-- Extract --

PM Robert Abela’s “This is it” speech in Glasgow this week has been hailed by experts as a truthful and timely speech which gave due importance to small states and international solidarity.
University of Malta rector, Prof Alfred Vella, economist Dr Stephanie Fabri, architect and business mentor Dr David Xuereb, and environmentalist Ingram Bondin gave their green stamp of approval to Prime Minister Abela’s COP26 speech.
PM’s focus on small states crucial – Prof Alfred Vella
I was struck by the Prime Minister’s focus on small island states since they face double the risk of larger countries. Climate change affects these states both because of the rising sea level and because their economies are more vulnerable.
It was also noteworthy that the Prime Minister recalled that it was Malta that brought up the subject of climate change for the first time at the United Nations General Assembly in 1988.
The leaders’ commitment to end deforestation and to reduce methane emissions are very important. That said, these will bring important challenges, including on cattle farms, which produce significant amounts of methane.

-- Tasks for this exercise --
- A) Summarize the news report on Robert Abela's COP26 speech in two sentences.
- B) Translate this sentence from the news report on Robert Abela's COP26 speech into Spanish: "It was also noteworthy that the Prime Minister recalled that it was Malta that brought up the subject of climate change for the first time at the United Nations General Assembly in 1988."
- C) Reproduce the part of the news report on Robert Abela's COP26 speech starting at "University of Malta" and ending at "are more vulnerable.".

-- Information --
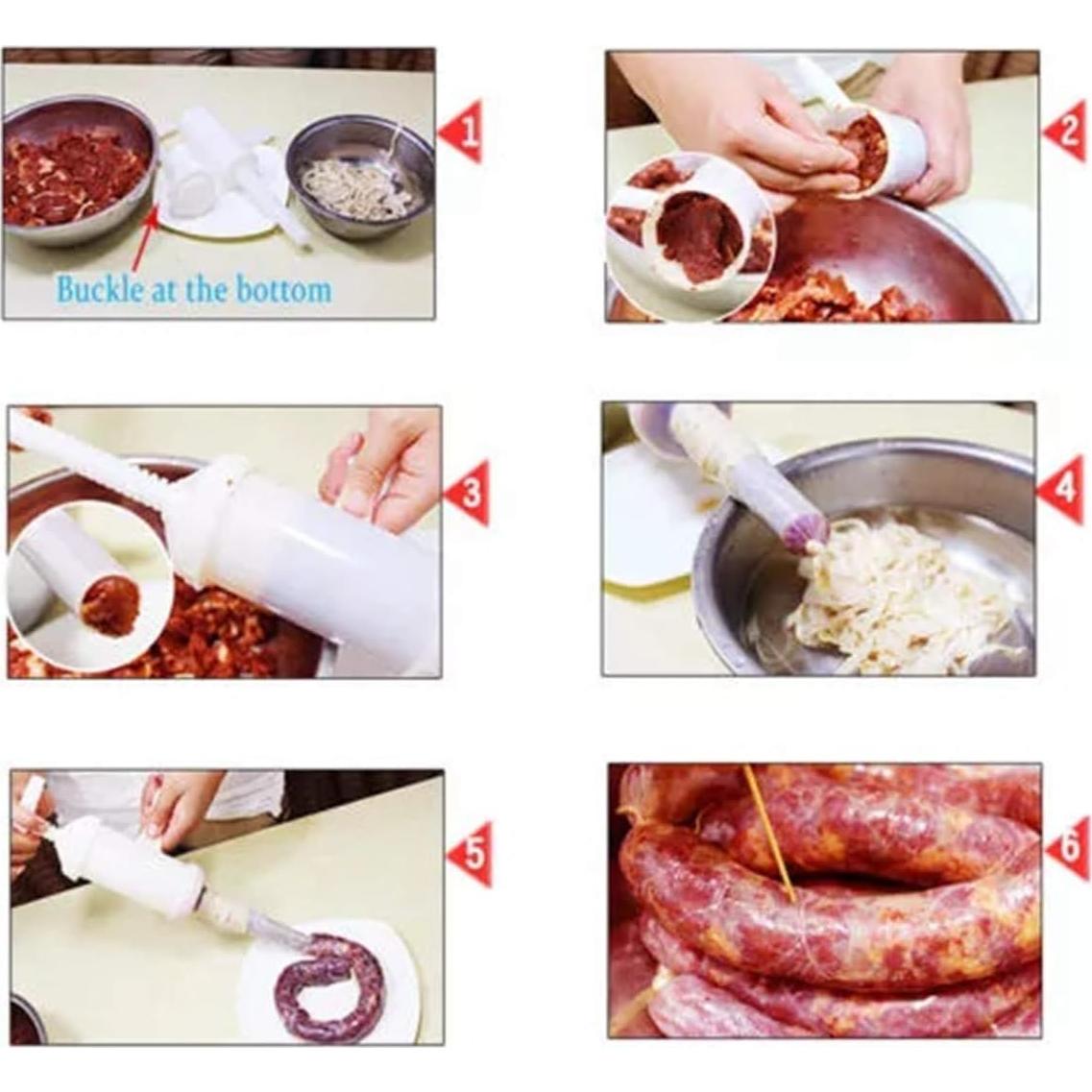 Buckle at the bottom
1
2
3
4
5
6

-- Results by task --
- A) Experts, including University of Malta rector Prof Alfred Vella, praised Prime Minister Robert Abela's COP26 speech in Glasgow as truthful and timely, saying it gave due importance to small states and international solidarity. Vella singled out the focus on small island states, which face double the risk of larger countries from rising sea levels and vulnerable economies, and called the leaders' commitments to end deforestation and reduce methane emissions very important but challenging.

- B) También fue digno de mención que el Primer Ministro recordara que fue Malta quien planteó por primera vez el tema del cambio climático en la Asamblea General de las Naciones Unidas en 1988.

- C)
University of Malta rector, Prof Alfred Vella, economist Dr Stephanie Fabri, architect and business mentor Dr David Xuereb, and environmentalist Ingram Bondin gave their green stamp of approval to Prime Minister Abela’s COP26 speech.
PM’s focus on small states crucial – Prof Alfred Vella
I was struck by the Prime Minister’s focus on small island states since they face double the risk of larger countries. Climate change affects these states both because of the rising sea level and because their economies are more vulnerable.